In the study, a door in the right-hand wall admits to a bedroom; in the wall facing the spectator is a door opening into the room from the vestibule; and beyond the door on the right, in a piece of wall cutting off the corner of the room, is the fireplace. A bright fire is burning.
The rooms are wainscotted to the ceilings and have a decrepit, old-world air, and the odds and ends of furniture—all characteristic of the dwelling of a poor literary man of refined taste—are in keeping with the surroundings. In the dining-room there are half-a-dozen chairs of various patterns, a sideboard or two, a corner-cupboard, a "grandfather" clock, and a large round table. In the study, set out into the room at the same angle as the fireplace, is a writing-table. A chair stands at the writing-table, its back to the fire, and in the front of the table is a well-worn settee. On the left of the settee is a smaller table, on which are an assortment of pipes, a box of cigars and another of cigarettes, a tobacco-jar, an ash-tray, and a bowl of matches; and on the left of the table is a capacious arm-chair. There is an arm-chair on either side of the fireplace; and against the right-hand wall, on the nearer side of the bedroom door, is a cabinet.

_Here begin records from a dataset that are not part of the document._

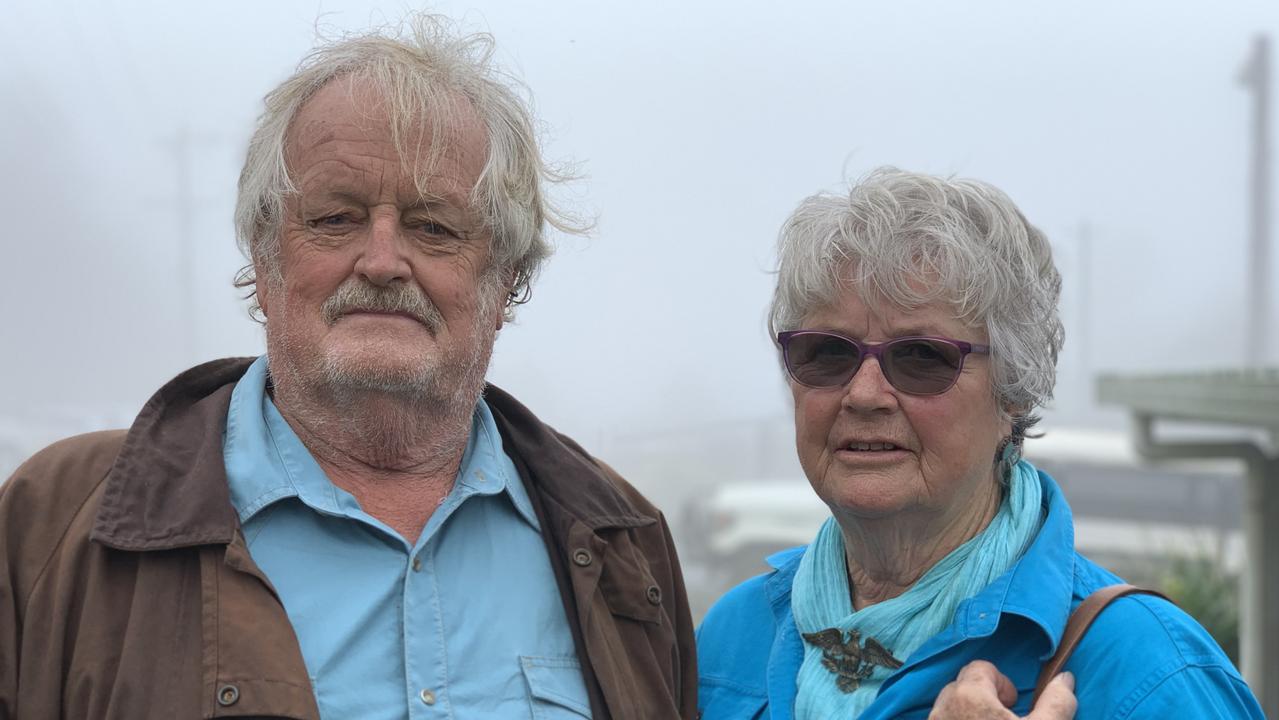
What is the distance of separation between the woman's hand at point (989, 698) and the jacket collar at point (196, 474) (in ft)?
2.34

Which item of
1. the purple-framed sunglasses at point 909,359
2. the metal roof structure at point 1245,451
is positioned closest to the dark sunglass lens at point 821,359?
the purple-framed sunglasses at point 909,359

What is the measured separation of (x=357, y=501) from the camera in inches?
84.7

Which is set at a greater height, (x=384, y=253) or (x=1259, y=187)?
(x=1259, y=187)

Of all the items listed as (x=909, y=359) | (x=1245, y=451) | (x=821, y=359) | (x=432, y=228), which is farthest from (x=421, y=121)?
(x=1245, y=451)

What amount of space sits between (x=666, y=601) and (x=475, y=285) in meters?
0.75

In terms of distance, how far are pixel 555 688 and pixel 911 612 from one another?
625mm

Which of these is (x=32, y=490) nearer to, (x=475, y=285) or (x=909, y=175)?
(x=475, y=285)

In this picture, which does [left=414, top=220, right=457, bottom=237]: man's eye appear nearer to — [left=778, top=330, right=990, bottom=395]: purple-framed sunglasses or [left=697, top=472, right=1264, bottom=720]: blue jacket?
[left=778, top=330, right=990, bottom=395]: purple-framed sunglasses

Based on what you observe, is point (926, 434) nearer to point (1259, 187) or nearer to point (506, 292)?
point (506, 292)

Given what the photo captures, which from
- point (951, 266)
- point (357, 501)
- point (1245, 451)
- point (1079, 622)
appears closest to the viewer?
point (1079, 622)

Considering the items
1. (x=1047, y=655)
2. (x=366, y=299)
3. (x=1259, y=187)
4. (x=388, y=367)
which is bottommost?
(x=1047, y=655)

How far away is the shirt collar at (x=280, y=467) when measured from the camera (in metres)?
2.04

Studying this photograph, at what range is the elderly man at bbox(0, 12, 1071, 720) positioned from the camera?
1.81 meters

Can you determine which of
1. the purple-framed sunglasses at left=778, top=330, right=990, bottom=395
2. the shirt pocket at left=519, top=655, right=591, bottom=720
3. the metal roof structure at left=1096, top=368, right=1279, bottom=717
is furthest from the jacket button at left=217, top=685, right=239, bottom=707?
the metal roof structure at left=1096, top=368, right=1279, bottom=717
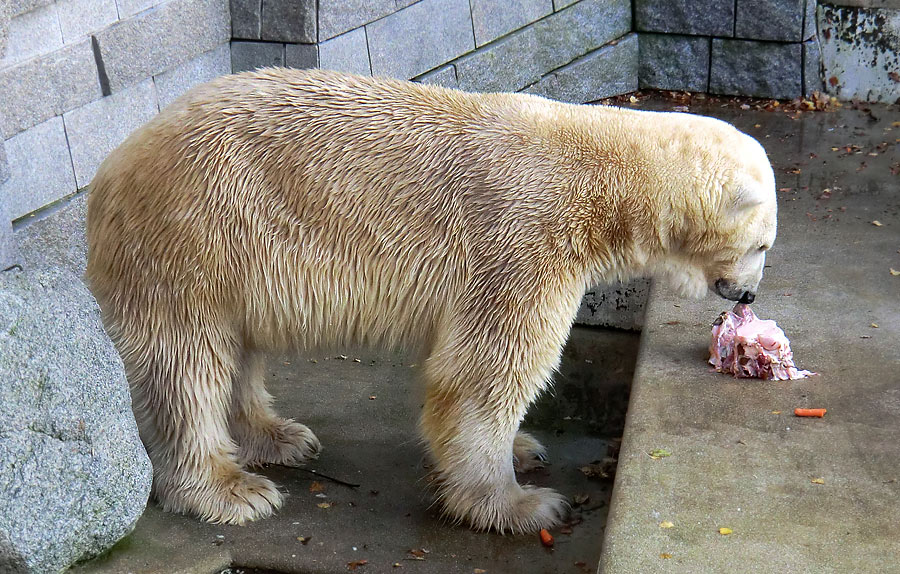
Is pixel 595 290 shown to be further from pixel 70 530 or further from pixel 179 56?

On the other side of the room, facing the bedroom door, there is a second settee, and behind the settee is an oblong table littered with books and magazines. At a little distance from this table stands an arm-chair, and against the wall at the back, on the left of the big doors, is a chair of a lighter sort. Also against the back wall, but on the left of the door opening from the vestibule, is a table with a telephone-instrument upon it, and running along the left-hand wall is a dwarf bookcase, unglazed, packed with books which look as if they would be none the worse for being dusted and put in order.
In the vestibule, against the wall on the right, there is a small table on which are Philip's hats, caps, and gloves; and an overcoat and a man's cape are hanging on some pegs.
It is late on a November afternoon. Curtains are drawn across the dining-room windows, and the room is lighted rather dimly by an electric lamp standing upon a sideboard. A warm glow proceeds from the nearer right-hand corner as from a fire. The study is lighted by a couple of standard lamps and a library-lamp on the writing-table, and the vestibule by a lamp suspended from the ceiling.
The big doors are open.
[Philip, a pipe in his mouth and wearing an old velvet jacket, is lying upon the settee on the right, reading a book by the light of the lamp on the writing-table. In the dining-room, John and a waiter—the latter in his shirt-sleeves—are at the round table, unfolding a white table-cloth.
John.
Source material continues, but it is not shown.